We did the "6 Rules to be a Great and Desired RPG Player", it's only fair we do a list for GMs. These are rules to be a great GM your players will love.

1. Know what you want - As a GM, know what it is you want from an RPG campaign. Do you prefer dungeon clearing, monty haul, hack-n-slash, or heavy on role playing? Trying to please players by giving them what they want at the expense of what you want is a sure way to resent and eventually dread your gaming sessions. It's a guarantee that if you aren't having fun, none of your players are going to, either.

2. Be transparent with prospective players - Once you've established the style of role-playing you prefer, be clear with potential players about the kind of campaign you run. The player may walk away, but ultimately building a party of players who like what you like about role-playing is much more fun and satisfying for everyone.

3. Be consistent - However you run your campaign, be consistent, not just in your style of play, but in the discretionary decisions you make during play. If you require players to make a certain roll when bartering for goods in the market, be sure everyone must make the roll each time they barter. Inconsistency can frustrate players and make them feel as if your campaign is random and arbitrary and, ultimately, not fair.

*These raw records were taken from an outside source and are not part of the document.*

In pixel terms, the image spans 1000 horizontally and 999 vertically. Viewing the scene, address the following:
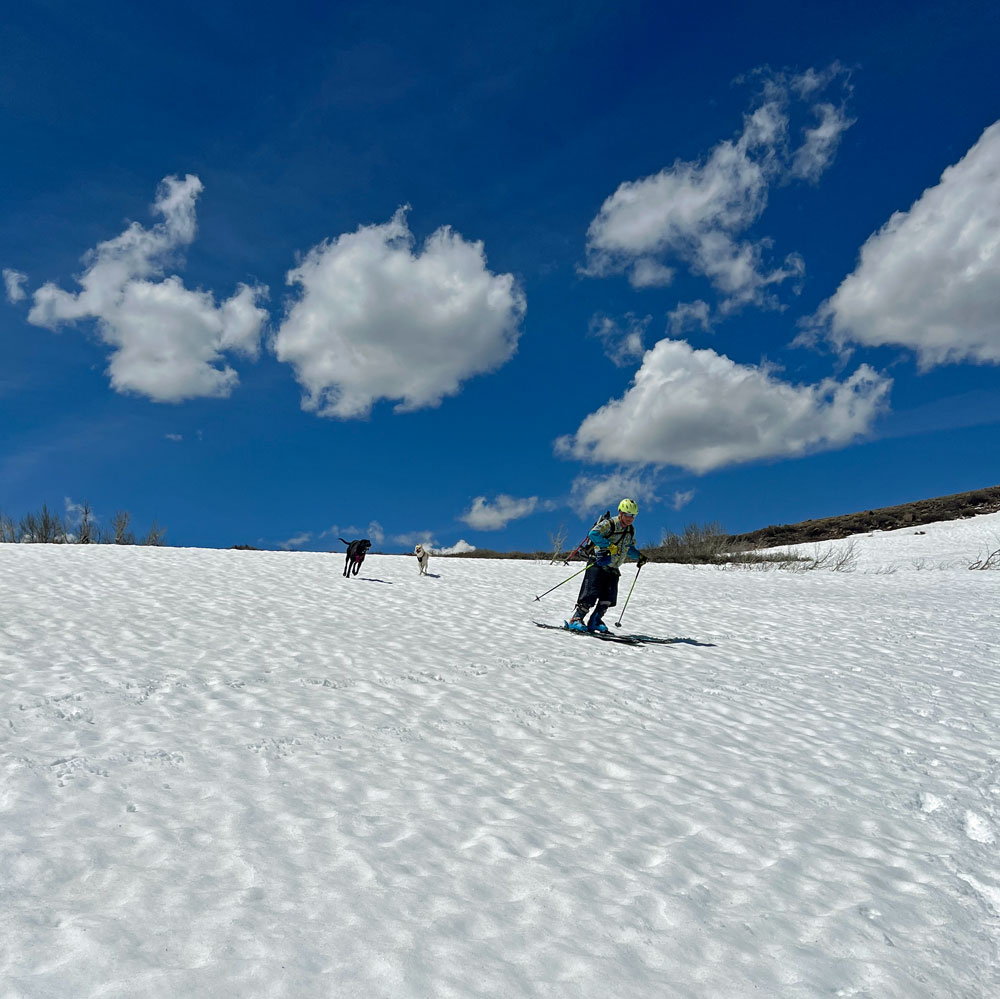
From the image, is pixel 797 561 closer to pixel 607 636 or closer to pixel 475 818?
pixel 607 636

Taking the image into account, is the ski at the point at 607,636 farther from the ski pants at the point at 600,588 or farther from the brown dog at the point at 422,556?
the brown dog at the point at 422,556

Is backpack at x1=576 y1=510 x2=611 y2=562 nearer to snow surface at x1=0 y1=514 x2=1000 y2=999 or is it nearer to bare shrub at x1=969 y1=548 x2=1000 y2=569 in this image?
snow surface at x1=0 y1=514 x2=1000 y2=999

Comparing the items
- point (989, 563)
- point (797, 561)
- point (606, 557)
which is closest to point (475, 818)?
point (606, 557)

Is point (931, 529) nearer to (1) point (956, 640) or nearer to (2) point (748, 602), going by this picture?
(2) point (748, 602)

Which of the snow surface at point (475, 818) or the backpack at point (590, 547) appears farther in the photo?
the backpack at point (590, 547)

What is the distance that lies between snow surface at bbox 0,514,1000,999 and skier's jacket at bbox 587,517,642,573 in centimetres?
180

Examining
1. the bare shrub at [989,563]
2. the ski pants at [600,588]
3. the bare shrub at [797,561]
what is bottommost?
the bare shrub at [989,563]

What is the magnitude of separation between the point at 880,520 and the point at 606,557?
46.8 metres

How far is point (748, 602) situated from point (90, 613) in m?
16.5

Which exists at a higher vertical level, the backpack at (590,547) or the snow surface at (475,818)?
the backpack at (590,547)

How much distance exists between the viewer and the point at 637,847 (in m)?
4.44

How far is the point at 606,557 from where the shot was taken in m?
11.7

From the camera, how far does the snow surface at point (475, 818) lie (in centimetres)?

4. Keep your secrets secret - If you fudge dice rolls behind your screen, whether in favor of, or against your players, NEVER tell them. Certainly it is your prerogative to do so, but imagine you're a player who just achieved a heroic feat worthy of ballad and song...and then your GM tells you he fudged the result. Suddenly your feat isn't as impressive, you're elation becomes deflation and you no longer feel as good as you did a second ago. Do this often enough and your players will cease to care about outcomes and begin to act as randomly and arbitrarily as they feel you do.

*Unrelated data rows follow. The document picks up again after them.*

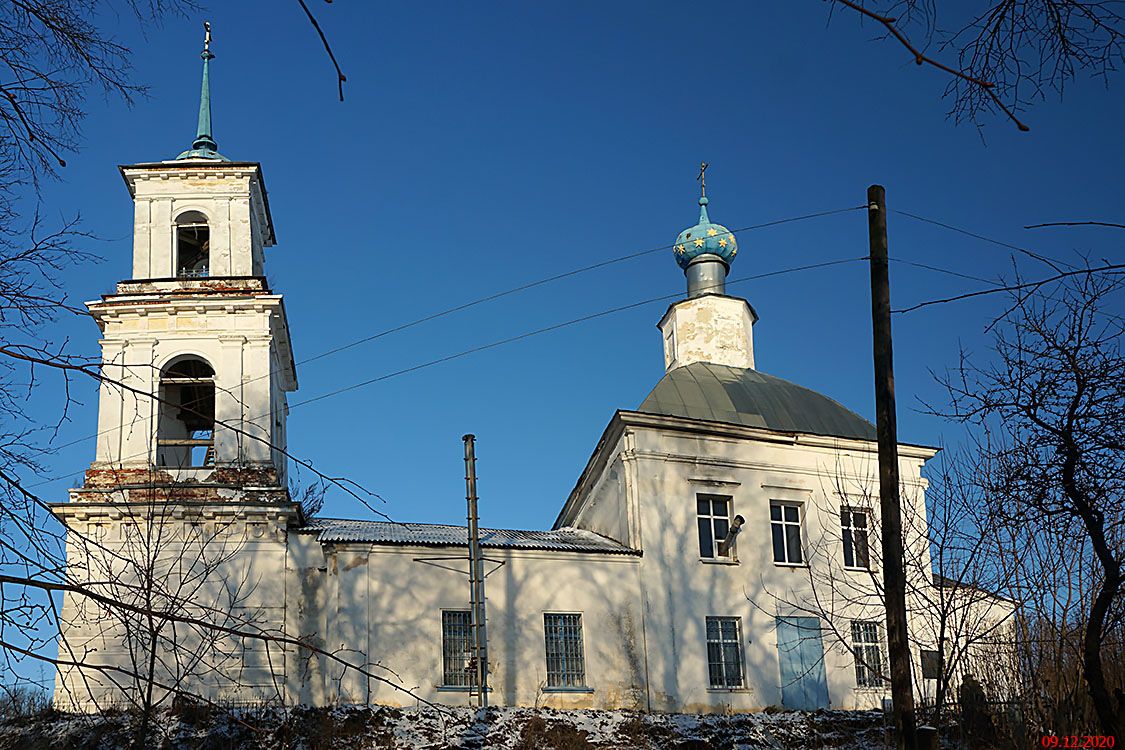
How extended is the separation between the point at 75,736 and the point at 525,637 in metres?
8.88

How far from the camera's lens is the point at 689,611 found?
2536 centimetres

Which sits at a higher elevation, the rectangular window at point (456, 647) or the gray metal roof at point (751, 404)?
the gray metal roof at point (751, 404)

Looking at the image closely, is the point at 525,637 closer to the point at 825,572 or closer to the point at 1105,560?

5. Don't rush - Allow the dramatic tension of your current scenario build, give the players room to role-play, and don't try to walk them through a story-line you've predetermined. Allow everyone the comfort and emotional safety to play their characters as they see fit. Don't try to rush the campaign based on a timeline of your devising. Trust that everything will have a chance to unfold, let it do so in its own time.

March 27, 2019

6 Rules to be a Great and Desired RPG Player

These six rules to become a great role-player that every GM will love are based on the five basic rules for improv - the art of impromptu, unscripted acting.

1) Don't Deny - Never turn away from an obvious attempt by an NPC to engage your character, especially if it is clearly an entree into an adventure. The GM has put a lot of work into his adventures and to deliberately deny an NPC is to disrespect that prep work.

2) Be decisive - When prompted for action, don't demur or wish wash - act! Don't wait for or ask other players to decide what your character should do. Any action, even a stupid one, is better than inaction. Fortune favors the bold, and a good plan today is better than a perfect plan tomorrow.

3) You don't always have to be funny - Allow yourself to be immersed by the world your GM has created, take it as seriously as you would if it were real. It's certainly entertaining to be silly and funny, but it's also superficial and trivial. Allowing the drama of the adventure to envelope the session is even more engaging and fun, and does high respect to your GM and his prep work.

4) You can look good if you make your party look good - You don't always have to contend to be the center of attention to look good on stage. Just as often, supporting and backing up your party so they look good is a way to make yourself look good as well.

5) Role-play, don't narrate - Always roleplay your character's dialog and interactions, don't narrate them. For example, saying, "Jondyce tells the oracle about the party's encounter with the zombies..." falls flat compared to: "Oh mighty oracle, I shall relate to thee the tragic end of thy cleric in our fight against the foul undead! Upon entering the tomb, we..."

6) Tell a story - Remember that in the end a role playing session is really a collaborative story that everyone is telling together. Always keep in mind that you are helping to recite an epic ballad of mystical adventure and heroism. Use your imagination to contribute to the tale in the most colorful and entertaining way that you can.